The Nigerian Communications Commission (NCC) recently released a report titled; An Overview of Provision of Over-the-Top [OTT] Services. In the report, the NCC outlined other countries where the need for regulation of OTTs have being raised. It also cites a report from auditing firm, Pricewaterhouse Cooper (PwC), which says that traditional telecoms companies can exist side-by-side with OTTs. “If telecom operators are to develop a successful strategic response to the rise of OTT competitors, they must first take stock of the considerable assets and capabilities they already possess and determine how they can leverage them in order to compete against, or work with, the OTT players,” says the report.

No specific moves have been made to regulate OTTs in Nigeria, as the NCC still needs to establish just how significantly OTTs in Nigeria affect traditional telecoms services. If/when a regulation goes through, traditional telecoms companies like MTN will likely gain revenue from the use of any of these platforms.

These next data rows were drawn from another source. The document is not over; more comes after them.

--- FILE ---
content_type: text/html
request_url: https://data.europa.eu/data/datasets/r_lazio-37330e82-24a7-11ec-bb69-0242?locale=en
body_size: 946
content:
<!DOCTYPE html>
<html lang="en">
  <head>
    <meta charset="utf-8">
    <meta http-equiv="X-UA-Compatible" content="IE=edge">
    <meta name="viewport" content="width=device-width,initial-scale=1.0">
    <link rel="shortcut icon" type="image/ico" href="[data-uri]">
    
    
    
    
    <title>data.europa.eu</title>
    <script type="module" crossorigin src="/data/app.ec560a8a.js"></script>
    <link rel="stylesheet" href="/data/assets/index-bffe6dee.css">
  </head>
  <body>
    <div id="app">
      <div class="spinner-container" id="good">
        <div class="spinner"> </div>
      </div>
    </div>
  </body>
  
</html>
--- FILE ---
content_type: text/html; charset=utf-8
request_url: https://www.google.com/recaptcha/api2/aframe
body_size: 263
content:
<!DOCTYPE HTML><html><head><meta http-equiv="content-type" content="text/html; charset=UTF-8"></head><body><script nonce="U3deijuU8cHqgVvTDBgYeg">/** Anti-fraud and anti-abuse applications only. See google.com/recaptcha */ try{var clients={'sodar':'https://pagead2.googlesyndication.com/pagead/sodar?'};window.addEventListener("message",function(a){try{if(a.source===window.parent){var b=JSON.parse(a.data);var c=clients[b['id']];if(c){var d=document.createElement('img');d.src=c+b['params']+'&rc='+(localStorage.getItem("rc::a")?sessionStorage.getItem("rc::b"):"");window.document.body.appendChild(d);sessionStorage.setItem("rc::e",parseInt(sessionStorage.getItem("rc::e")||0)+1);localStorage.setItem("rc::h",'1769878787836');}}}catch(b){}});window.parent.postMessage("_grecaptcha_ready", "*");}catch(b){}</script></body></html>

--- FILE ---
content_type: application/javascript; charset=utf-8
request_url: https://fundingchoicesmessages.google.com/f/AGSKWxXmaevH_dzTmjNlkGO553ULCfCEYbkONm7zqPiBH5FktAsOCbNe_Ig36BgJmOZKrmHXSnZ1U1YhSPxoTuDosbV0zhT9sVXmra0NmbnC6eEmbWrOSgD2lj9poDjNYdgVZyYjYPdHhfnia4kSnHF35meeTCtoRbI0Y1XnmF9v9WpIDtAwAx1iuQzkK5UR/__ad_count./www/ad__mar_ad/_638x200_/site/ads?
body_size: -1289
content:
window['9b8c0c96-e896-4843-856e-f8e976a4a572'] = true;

This can only happen if OTT service owners are pressured into a partnership with existing telecoms companies in the country. Also, app designers in the country will have to conduct their business through the traditional telecoms companies as they will no longer be able to do their business without passing through several levels of bureaucracy. This will definitely lead to reactions from over-the-top service owners and users, who now prefer to make internet based calls as opposed to the regular services offered by telecoms companies.

Prior to this report, the Independent Communications Authority of South Africa set up a committee to look into regulating OTTs in the country. They said OTT services stimulated demand for network access, but made no direct contribution to infrastructural development. However, they pointed out that regulation that was applied to OTT services would be very difficult to enforce, causing them to observe whether the market evolves before passing any laws. Maybe Nigeria’s NCC should also follow in South Africa’s steps. Besides, Nigerians cannot be expected to stop using these services just because it is hurting the profit of traditional telecommunications companies.